BY HENRY M. HURD, M. D.


The establishment of the Michigan Asylum for the Insane, at Kalamazoo, was the outcome of a philanthropic movement for the relief and care of the insane, inaugrated by Dorothea L. Dix, then of Boston, whose life was consecrated to humanitarian work. Through her efforts asylums were established in many eastern, middle and western States. She collected information, visited poor houses, jails and receptacles, and, as the result of her observations, importuned legislatures until asylums were established in many States. Although she did not visit Michigan, the wave of influence which she created reached her boundaries. Prior to the opening of the Michigan Asylum, the insane of the State were cared for at home in attics, log pens, or cellars, often deprived of light, air and adequate warmth in winter, or were placed in county houses, receptacles, jails, lockups and strong rooms. If the insane were reputed harmless they were permitted to wander aimlessly and irresponsibly about the country. They slept in barns, under straw stacks, or in unoccupied buildings.
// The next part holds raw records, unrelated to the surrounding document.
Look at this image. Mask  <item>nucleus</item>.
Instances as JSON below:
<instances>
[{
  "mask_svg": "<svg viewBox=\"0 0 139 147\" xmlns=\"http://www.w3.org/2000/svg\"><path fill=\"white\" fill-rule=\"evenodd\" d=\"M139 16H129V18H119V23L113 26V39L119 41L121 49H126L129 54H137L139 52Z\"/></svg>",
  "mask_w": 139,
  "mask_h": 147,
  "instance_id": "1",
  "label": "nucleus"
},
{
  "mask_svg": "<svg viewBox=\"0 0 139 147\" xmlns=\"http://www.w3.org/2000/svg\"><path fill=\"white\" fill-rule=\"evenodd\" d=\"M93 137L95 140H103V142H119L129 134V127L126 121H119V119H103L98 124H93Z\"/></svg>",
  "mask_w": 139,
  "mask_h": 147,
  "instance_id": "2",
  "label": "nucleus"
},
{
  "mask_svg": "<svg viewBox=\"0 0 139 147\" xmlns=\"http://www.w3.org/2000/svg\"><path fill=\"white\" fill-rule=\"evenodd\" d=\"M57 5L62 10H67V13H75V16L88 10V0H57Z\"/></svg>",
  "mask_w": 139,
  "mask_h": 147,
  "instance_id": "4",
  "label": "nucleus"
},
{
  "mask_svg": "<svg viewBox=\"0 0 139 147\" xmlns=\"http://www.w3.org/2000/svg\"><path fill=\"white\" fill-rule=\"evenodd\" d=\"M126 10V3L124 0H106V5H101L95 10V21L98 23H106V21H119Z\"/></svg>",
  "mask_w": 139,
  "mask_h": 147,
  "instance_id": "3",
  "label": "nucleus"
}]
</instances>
Frequently they visited farmers during the night, and were the unwelcome guests of strangers. One of the most vivid recollections of my childhood was the spectacle of a refined looking young woman going about the country in the winter time, thinly clad, carrying In her arms two cornstalks, which she called her children. She was a case of puerperal mania, which had once been curable, but through neglect and the lack of provision for her curative treatment had become hope-Lessly insane. A few days since I saw a newspaper paragraph containing her name as the resident of a county poor house in the southern part of the state, where she was living at an advanced age.